This exhibition features a 30-year span of work by artists who exemplify the ethos of Silicon Valley in the form of the genius “garage” inventor. Many of these artists have deep roots in the Bay Area, and they all channel a streak of “mad scientist” to experiment, discover, and innovate. Yet their works are more than high-tech marvels. Each of these artists harnesses their esoteric skills and knowledge to delve into existential conundrums and to explore the metaphysics of emotion, perception and consciousness.

The ultimate pioneer in the genre of new media, Nam June Paik was a Korean American artist (born 1932 in Seoul, died 2006) widely credited as the founder of video art and among the first artists to envision the radical implications of an ‘electronic super highway’ and cybernetics. He co-created the Abe-Paik video synthesizer in the 1960s, which became a key element in his future work involving altered TV sets reconfigured into cyborg sculptures and installations.

An MIT-educated engineer based in San Francisco for 30 years, Alan Rath builds electronic sculptures infused with uncannily life-like characteristics. Incorporating LCD screens and custom-designed robotic armatures, the works’ digital and mechanical movements are algorithmically generated sequences with an infinite progression of permutations. This exhibition features a range of work from the 1980s to the present.

Jim Campbell received degrees in engineering and mathematics from MIT and has been based in San Francisco since 1980. His work probes the limits of perception with extremely low-resolution imagery through hand-made, LED-based sculptures. Campbell's work is unique in that his medium and message are inseparable: he uses technologies developed for information transfer and storage to explore human perception and memory. This exhibition includes early work from 1990 as well as new work.

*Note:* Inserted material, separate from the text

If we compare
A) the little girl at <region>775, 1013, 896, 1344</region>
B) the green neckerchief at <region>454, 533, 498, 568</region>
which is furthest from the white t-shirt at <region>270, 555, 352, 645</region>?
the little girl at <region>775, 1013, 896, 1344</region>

Tim Hawkinson (born 1960, San Francisco) received his BFA from San Jose State University before moving to Los Angeles. Hawkinson’s creative output channels the qualities of virtuoso tinkerer and prodigious alchemist. For this exhibition he has reconfigured a bicycle into a whistle that plays notes encoded in the notches of the bike’s rear-wheel tread pattern.

Stanford Art Professor Gail Wight works primarily in sculpture, video, interactive media and print to construct biological allegories that tease out the impacts of life sciences on the living: human, animal, and other. The interplay between art and biology, theories of evolution, cognition and the animal state-of-being are themes that are central to her investigations.

Born in San Francisco, Charles Lindsay began his career as an exploration geologist and is currently the SETI (Search for Extraterrestrial Intelligence) Institute’s Artist-In-Residence Program Director. His multi-disciplinary practice involves immersive environments, sound installations, and sculptures built from salvaged aerospace and bio-tech equipment, photographs and videos.

Based in Brooklyn, Rachel Sussman recently completed a critically acclaimed, decade-long project, "The Oldest Living Things in the World," that combines art, science, and philosophy into a traveling exhibition and New York Times bestselling book. In her latest project, working with SpaceX, NASA, and CERN, Sussman has created a 100-foot long, handwritten timeline of the universe that begins before the Big Bang and extends 10 to the 100 billion years into the future. "(Selected) History of the Spacetime Continuum" conceptually weaves together astrophysics, geology, biology, mathematics, archeology, history, Einsteinian relativism, and chronocriticism—the study of time itself.